Whilst we may start the first session with a client by establishing a preferred outcome, asking “What are your best hopes?”, our work with clients does not end there. Understanding what our client hopes for is, rather, a starting point, because, as the Global Leaders in Solution Focused Therapy teach, if you don’t know where your client wants to get to, you can’t begin to be able to support them to get there.

In the early days of Solution Focused Brief Therapy, much more airtime was given to goals, defining them and working towards them. These days, many of the big names in SFBT shudder at the use of the term “goals”, and steer well clear of tying a client to any goal they might mention.

The goals themselves are less important. Best hopes established, the questions we then ask support our clients to focus on describing the life in which those best hopes exist.
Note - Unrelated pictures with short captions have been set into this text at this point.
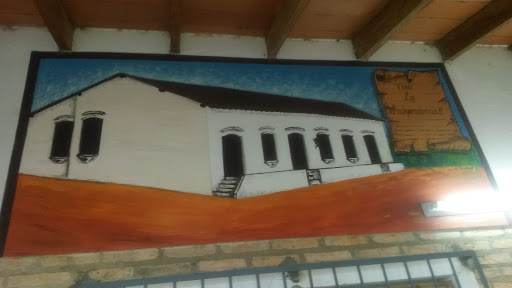 Mural Casa De La Independencia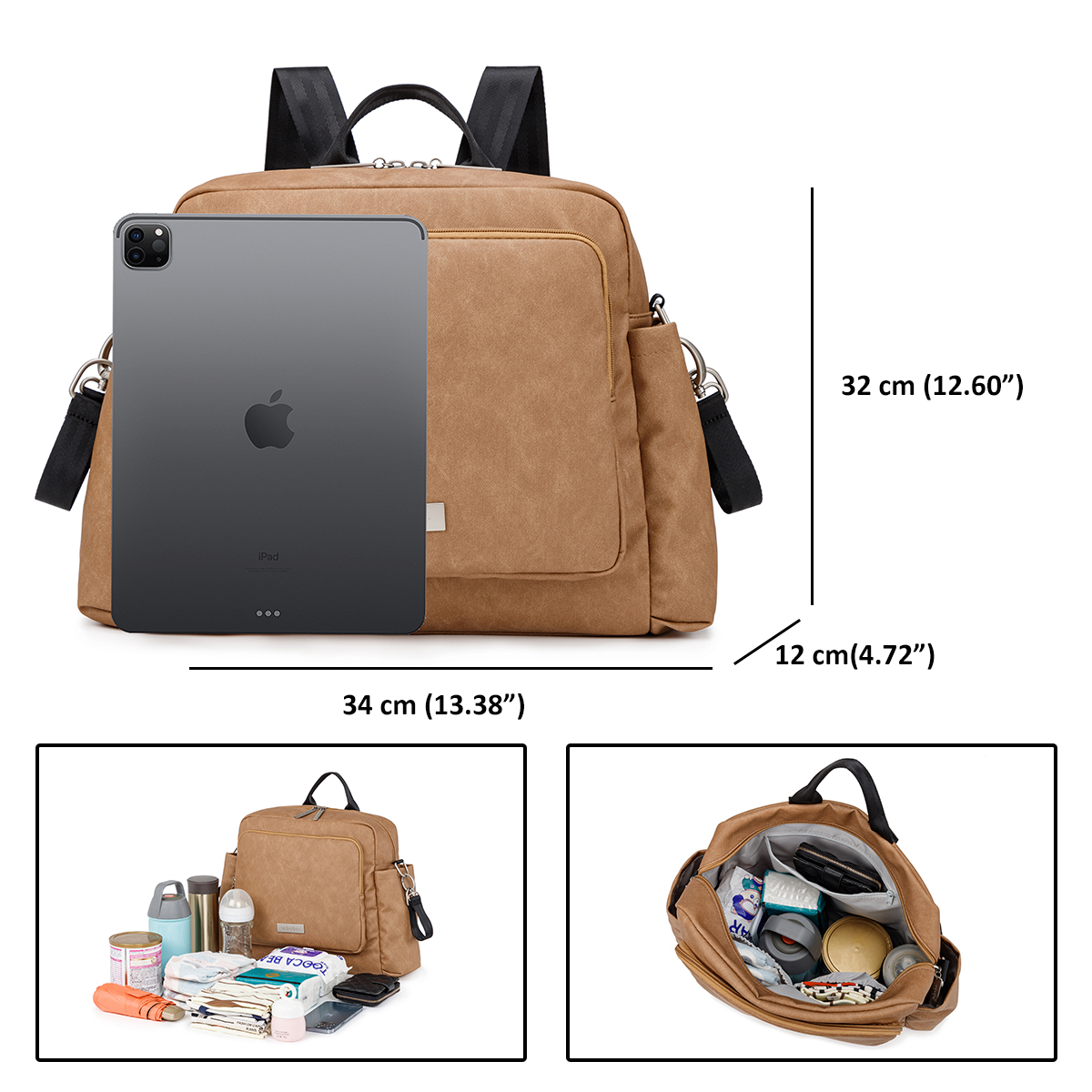 Fashion New Mommy Dipaer Backp - Backpack Diaper Bag review and price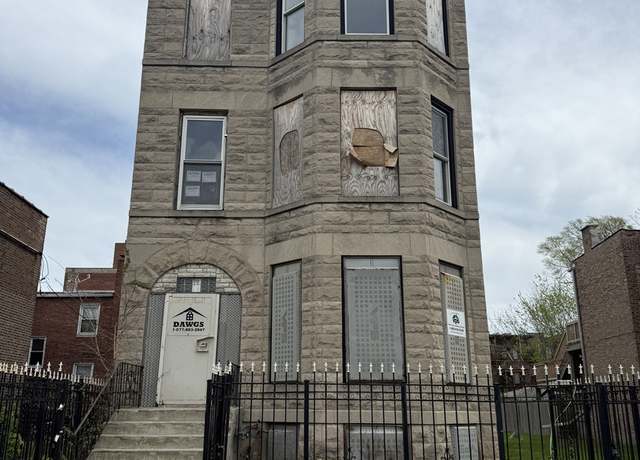 Property at 5813 S Wabash Ave, Chicago, IL 60637, 9 beds, 3 baths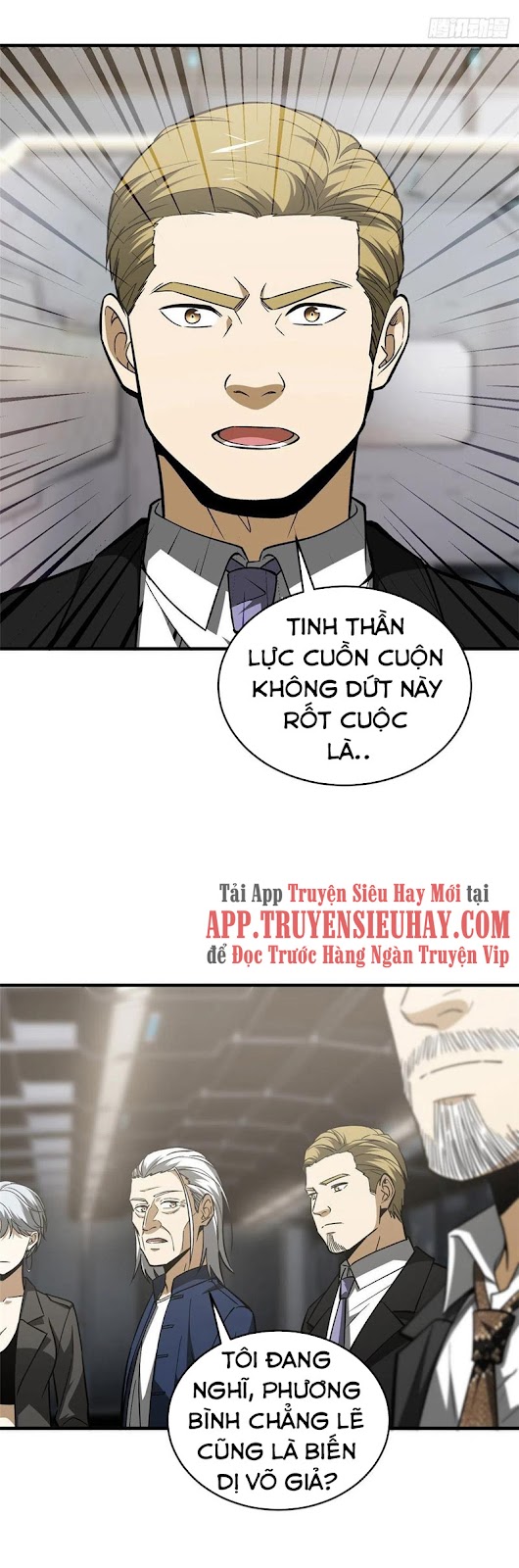 Toàn Cầu Cao Võ chapter 116 - Trang 15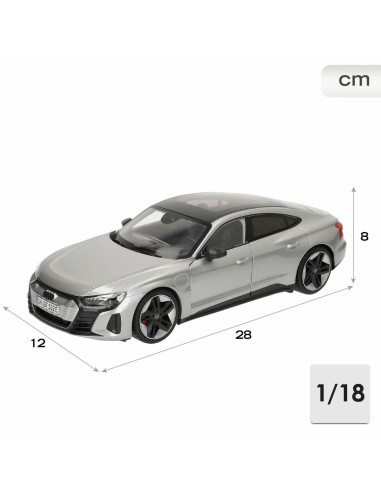 Car Bburago GT-Audi RS E-TRON GT 2022 1:18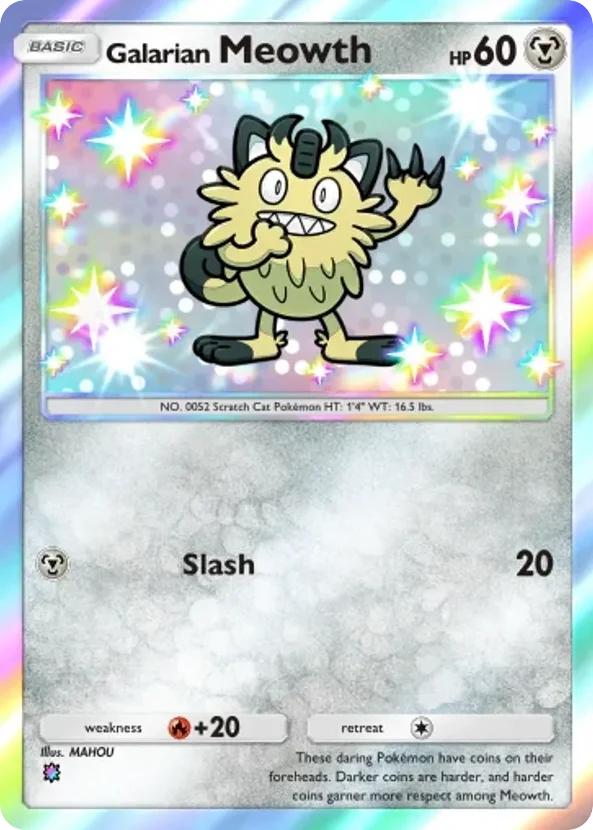 Galarian Meowth · Ruler of the Skies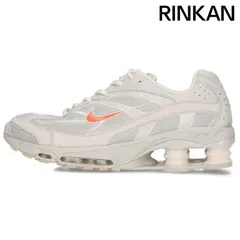 ナイキ  SHOX RIDE 2 HQ5412-072 ショックスライド2ライトボーンスニーカー メンズ 28cm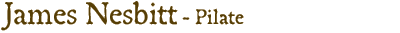 James Nesbitt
In a sense, we ask our clients to pick out the detail of the atomic habits, the systems and processes that form a part of their preferred future.

Other questions we ask support our clients to explore how progress they have already made towards their goals impacts their sense of identity. What have they learned? What did it take to get themselves to that point? How does the way in which they have coped change what they believe about themselves?

So, contrary to what the name suggests, Solution Focused Therapy reaches far beyond the solution to the bigger picture beyond. We ask questions so that our client can shade in the parts of that picture that already exist and we ask questions so that our clients can sketch out the details in which the solution resides.